### Data extract:

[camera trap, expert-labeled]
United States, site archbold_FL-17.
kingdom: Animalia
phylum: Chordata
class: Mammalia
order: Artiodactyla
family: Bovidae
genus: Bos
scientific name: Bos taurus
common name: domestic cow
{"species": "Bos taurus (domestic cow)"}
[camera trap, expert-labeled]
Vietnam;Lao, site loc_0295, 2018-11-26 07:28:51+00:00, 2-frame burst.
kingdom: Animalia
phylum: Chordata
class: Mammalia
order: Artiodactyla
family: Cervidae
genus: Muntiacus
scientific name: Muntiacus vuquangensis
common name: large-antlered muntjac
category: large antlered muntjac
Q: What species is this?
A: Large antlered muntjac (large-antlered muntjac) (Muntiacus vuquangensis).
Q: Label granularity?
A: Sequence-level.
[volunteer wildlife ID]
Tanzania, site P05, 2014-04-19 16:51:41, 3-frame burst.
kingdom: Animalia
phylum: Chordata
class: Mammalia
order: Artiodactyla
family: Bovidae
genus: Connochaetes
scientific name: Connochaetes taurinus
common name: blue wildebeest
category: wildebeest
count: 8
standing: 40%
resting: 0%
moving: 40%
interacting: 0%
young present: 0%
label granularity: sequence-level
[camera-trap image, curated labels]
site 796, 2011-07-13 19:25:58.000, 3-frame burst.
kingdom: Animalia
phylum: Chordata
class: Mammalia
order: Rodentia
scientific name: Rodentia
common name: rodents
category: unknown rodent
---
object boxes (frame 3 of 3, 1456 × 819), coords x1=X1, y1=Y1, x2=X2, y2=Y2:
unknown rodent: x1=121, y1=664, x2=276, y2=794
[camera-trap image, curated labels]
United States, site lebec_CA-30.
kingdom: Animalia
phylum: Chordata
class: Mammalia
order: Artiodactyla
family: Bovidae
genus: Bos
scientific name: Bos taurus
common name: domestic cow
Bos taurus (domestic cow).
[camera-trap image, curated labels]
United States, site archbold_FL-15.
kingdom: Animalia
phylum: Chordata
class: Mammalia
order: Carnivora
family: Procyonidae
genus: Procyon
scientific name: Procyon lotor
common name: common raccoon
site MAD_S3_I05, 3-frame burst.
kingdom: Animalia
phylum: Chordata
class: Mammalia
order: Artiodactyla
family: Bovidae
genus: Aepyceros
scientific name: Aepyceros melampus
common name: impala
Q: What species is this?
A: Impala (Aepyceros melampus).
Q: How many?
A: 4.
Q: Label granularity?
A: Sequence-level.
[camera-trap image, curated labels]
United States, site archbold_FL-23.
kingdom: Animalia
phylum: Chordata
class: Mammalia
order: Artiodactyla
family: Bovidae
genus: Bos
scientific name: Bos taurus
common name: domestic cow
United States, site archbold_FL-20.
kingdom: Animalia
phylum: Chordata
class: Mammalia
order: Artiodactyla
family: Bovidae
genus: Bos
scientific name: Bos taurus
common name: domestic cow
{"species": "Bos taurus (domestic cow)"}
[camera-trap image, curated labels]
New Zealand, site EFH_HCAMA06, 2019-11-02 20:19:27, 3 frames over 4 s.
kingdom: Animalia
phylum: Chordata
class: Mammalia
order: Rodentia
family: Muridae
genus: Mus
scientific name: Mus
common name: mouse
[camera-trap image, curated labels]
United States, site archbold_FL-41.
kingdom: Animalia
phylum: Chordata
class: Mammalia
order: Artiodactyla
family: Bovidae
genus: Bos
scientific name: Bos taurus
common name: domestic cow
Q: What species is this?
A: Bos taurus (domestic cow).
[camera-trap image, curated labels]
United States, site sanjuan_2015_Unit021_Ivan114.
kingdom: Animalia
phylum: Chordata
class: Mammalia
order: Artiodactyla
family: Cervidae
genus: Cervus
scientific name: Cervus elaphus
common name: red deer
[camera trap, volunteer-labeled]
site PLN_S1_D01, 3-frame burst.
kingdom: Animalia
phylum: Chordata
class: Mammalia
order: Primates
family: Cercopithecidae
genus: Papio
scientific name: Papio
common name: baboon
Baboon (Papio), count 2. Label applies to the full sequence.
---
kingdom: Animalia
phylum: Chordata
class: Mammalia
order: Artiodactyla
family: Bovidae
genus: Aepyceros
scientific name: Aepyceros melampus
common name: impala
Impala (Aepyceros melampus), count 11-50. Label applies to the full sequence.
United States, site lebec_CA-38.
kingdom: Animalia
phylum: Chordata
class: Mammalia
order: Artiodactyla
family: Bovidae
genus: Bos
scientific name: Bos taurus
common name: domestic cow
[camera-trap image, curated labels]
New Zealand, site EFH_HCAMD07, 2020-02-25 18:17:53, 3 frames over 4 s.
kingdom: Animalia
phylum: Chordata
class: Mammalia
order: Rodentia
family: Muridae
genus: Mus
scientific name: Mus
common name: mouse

### Task instructions:
For this task, retype the material exactly, line for line.

### Solution to this problem:
[camera trap, expert-labeled]
United States, site archbold_FL-17.
kingdom: Animalia
phylum: Chordata
class: Mammalia
order: Artiodactyla
family: Bovidae
genus: Bos
scientific name: Bos taurus
common name: domestic cow
{"species": "Bos taurus (domestic cow)"}
[camera trap, expert-labeled]
Vietnam;Lao, site loc_0295, 2018-11-26 07:28:51+00:00, 2-frame burst.
kingdom: Animalia
phylum: Chordata
class: Mammalia
order: Artiodactyla
family: Cervidae
genus: Muntiacus
scientific name: Muntiacus vuquangensis
common name: large-antlered muntjac
category: large antlered muntjac
Q: What species is this?
A: Large antlered muntjac (large-antlered muntjac) (Muntiacus vuquangensis).
Q: Label granularity?
A: Sequence-level.
[volunteer wildlife ID]
Tanzania, site P05, 2014-04-19 16:51:41, 3-frame burst.
kingdom: Animalia
phylum: Chordata
class: Mammalia
order: Artiodactyla
family: Bovidae
genus: Connochaetes
scientific name: Connochaetes taurinus
common name: blue wildebeest
category: wildebeest
count: 8
standing: 40%
resting: 0%
moving: 40%
interacting: 0%
young present: 0%
label granularity: sequence-level
[camera-trap image, curated labels]
site 796, 2011-07-13 19:25:58.000, 3-frame burst.
kingdom: Animalia
phylum: Chordata
class: Mammalia
order: Rodentia
scientific name: Rodentia
common name: rodents
category: unknown rodent
---
object boxes (frame 3 of 3, 1456 × 819), coords x1=X1, y1=Y1, x2=X2, y2=Y2:
unknown rodent: x1=121, y1=664, x2=276, y2=794
[camera-trap image, curated labels]
United States, site lebec_CA-30.
kingdom: Animalia
phylum: Chordata
class: Mammalia
order: Artiodactyla
family: Bovidae
genus: Bos
scientific name: Bos taurus
common name: domestic cow
Bos taurus (domestic cow).
[camera-trap image, curated labels]
United States, site archbold_FL-15.
kingdom: Animalia
phylum: Chordata
class: Mammalia
order: Carnivora
family: Procyonidae
genus: Procyon
scientific name: Procyon lotor
common name: common raccoon
site MAD_S3_I05, 3-frame burst.
kingdom: Animalia
phylum: Chordata
class: Mammalia
order: Artiodactyla
family: Bovidae
genus: Aepyceros
scientific name: Aepyceros melampus
common name: impala
Q: What species is this?
A: Impala (Aepyceros melampus).
Q: How many?
A: 4.
Q: Label granularity?
A: Sequence-level.
[camera-trap image, curated labels]
United States, site archbold_FL-23.
kingdom: Animalia
phylum: Chordata
class: Mammalia
order: Artiodactyla
family: Bovidae
genus: Bos
scientific name: Bos taurus
common name: domestic cow
United States, site archbold_FL-20.
kingdom: Animalia
phylum: Chordata
class: Mammalia
order: Artiodactyla
family: Bovidae
genus: Bos
scientific name: Bos taurus
common name: domestic cow
{"species": "Bos taurus (domestic cow)"}
[camera-trap image, curated labels]
New Zealand, site EFH_HCAMA06, 2019-11-02 20:19:27, 3 frames over 4 s.
kingdom: Animalia
phylum: Chordata
class: Mammalia
order: Rodentia
family: Muridae
genus: Mus
scientific name: Mus
common name: mouse
[camera-trap image, curated labels]
United States, site archbold_FL-41.
kingdom: Animalia
phylum: Chordata
class: Mammalia
order: Artiodactyla
family: Bovidae
genus: Bos
scientific name: Bos taurus
common name: domestic cow
Q: What species is this?
A: Bos taurus (domestic cow).
[camera-trap image, curated labels]
United States, site sanjuan_2015_Unit021_Ivan114.
kingdom: Animalia
phylum: Chordata
class: Mammalia
order: Artiodactyla
family: Cervidae
genus: Cervus
scientific name: Cervus elaphus
common name: red deer
[camera trap, volunteer-labeled]
site PLN_S1_D01, 3-frame burst.
kingdom: Animalia
phylum: Chordata
class: Mammalia
order: Primates
family: Cercopithecidae
genus: Papio
scientific name: Papio
common name: baboon
Baboon (Papio), count 2. Label applies to the full sequence.
---
kingdom: Animalia
phylum: Chordata
class: Mammalia
order: Artiodactyla
family: Bovidae
genus: Aepyceros
scientific name: Aepyceros melampus
common name: impala
Impala (Aepyceros melampus), count 11-50. Label applies to the full sequence.
United States, site lebec_CA-38.
kingdom: Animalia
phylum: Chordata
class: Mammalia
order: Artiodactyla
family: Bovidae
genus: Bos
scientific name: Bos taurus
common name: domestic cow
[camera-trap image, curated labels]
New Zealand, site EFH_HCAMD07, 2020-02-25 18:17:53, 3 frames over 4 s.
kingdom: Animalia
phylum: Chordata
class: Mammalia
order: Rodentia
family: Muridae
genus: Mus
scientific name: Mus
common name: mouse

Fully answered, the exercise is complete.